Objective: To determine whether a Bayesian method of lung scan (LS) reporting could influence the management of patients with suspected pulmonary embolism (PE).

Design: 1) A descriptive study of the diagnostic process for suspected PE using the new reporting method; 2) a non-experimental evaluation of the reporting method comparing prospective patients and historical controls; and 3) a survey of physicians' reactions to the reporting innovation.

Setting: University of Virginia Hospital.

Patients: Of 148 consecutive patients enrolled at the time of LS, 129 were completely evaluated; 75 patients scanned the previous year served as controls.

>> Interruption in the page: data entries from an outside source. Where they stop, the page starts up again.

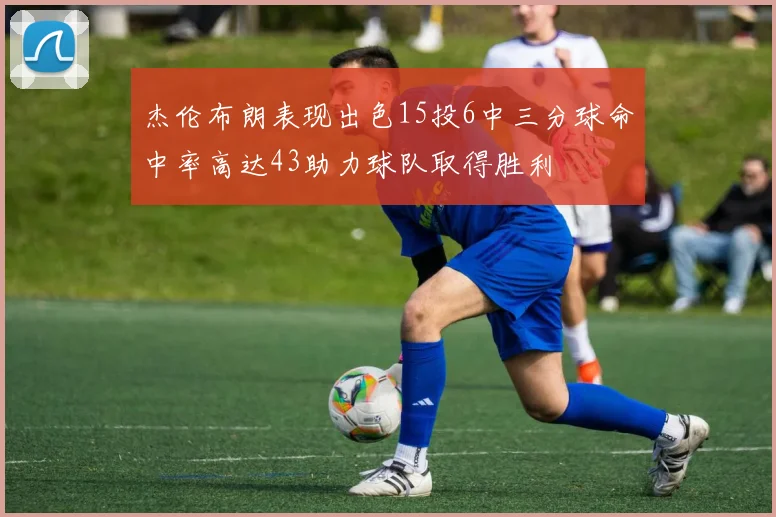 杰伦布朗表现出色15投6中三分球命中率高达43助力球队取得胜利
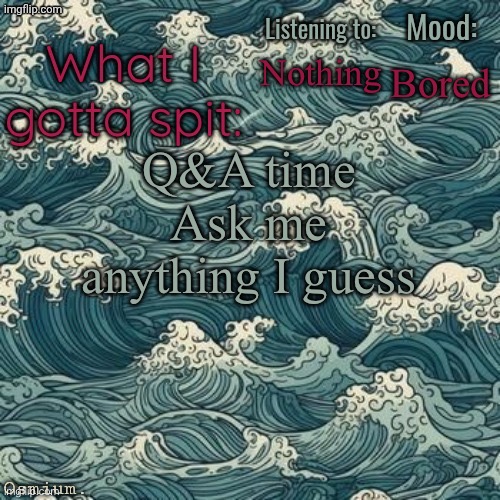 Osmium's beach template by severiteez | Bored; Nothing; Q&A time
Ask me anything I guess | image tagged in osmium's beach template by severiteez | made w/ Imgflip meme maker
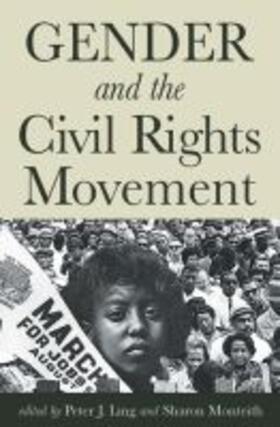 Ling / Monteith |  Gender and the Civil Rights Movement | Buch |  Sack Fachmedien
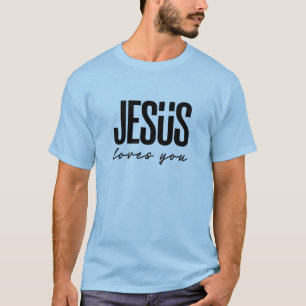 JESUS LOVES YOU CHRISTIAN T-Shirt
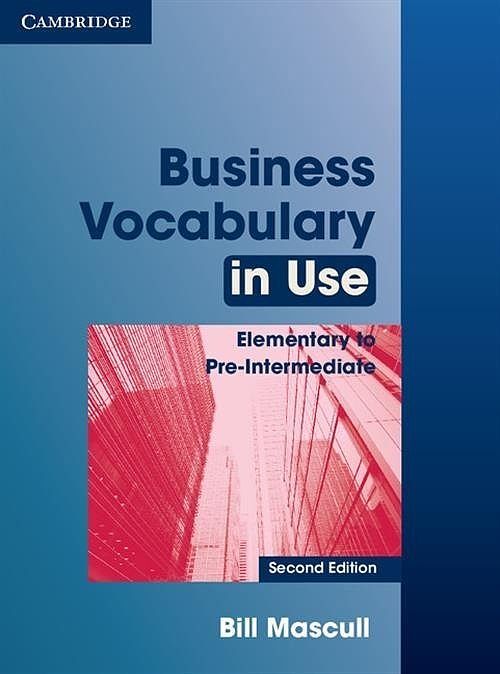 Business Vocabulary in Use Elementary to Pre-intermediate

Intervention: The LS results of patients with suspected PE were reported as posttest probabilities of PE calculated from physician-provided pretest probabilities and the likelihood ratios for PE of LS interpretations.

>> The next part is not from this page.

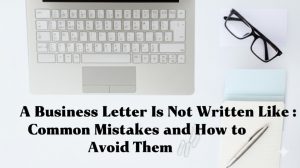 Read more about the article A Business Letter Is Not Written Like This: Common Mistakes and How to Avoid Them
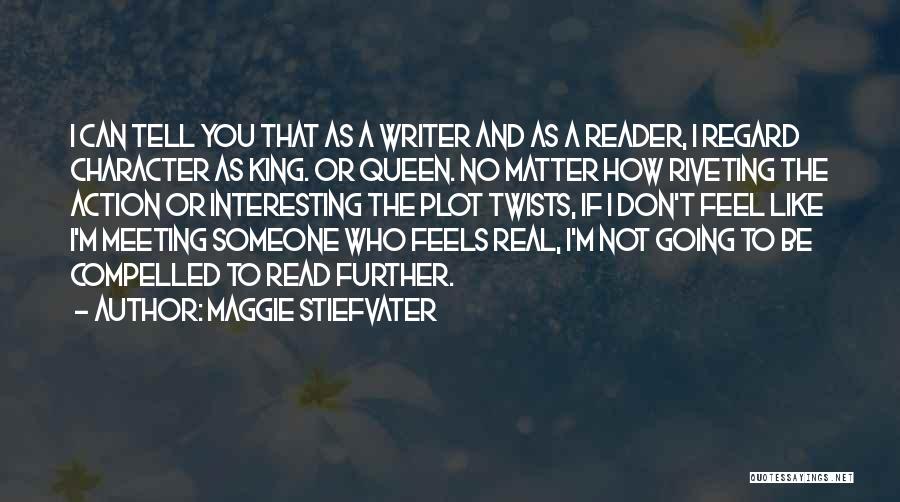 I'm Not A Queen Quotes By Maggie Stiefvater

Results: Despite the Bayesian intervention, the confirmation or exclusion of PE was often based on inconclusive evidence. PE was considered by the clinician to be ruled out in 98% of patients with posttest probabilities less than 25% and ruled in for 95% of patients with posttest probabilities greater than 75%. Prospective patients and historical controls were similar in terms of tests ordered after the LS (e.g., pulmonary angiography). Patients with intermediate or indeterminate lung scan results had the highest proportion of subsequent testing. Most physicians (80%) found the reporting innovation to be helpful, either because it confirmed clinical judgement (94 cases) or because it led to additional testing (7 cases).

Conclusions: Despite the probabilistic guidance provided by the study, the diagnosis of PE was often neither clearly established nor excluded. While physicians appreciated the innovation and were not confused by the terminology, their clinical decision making was not clearly enhanced.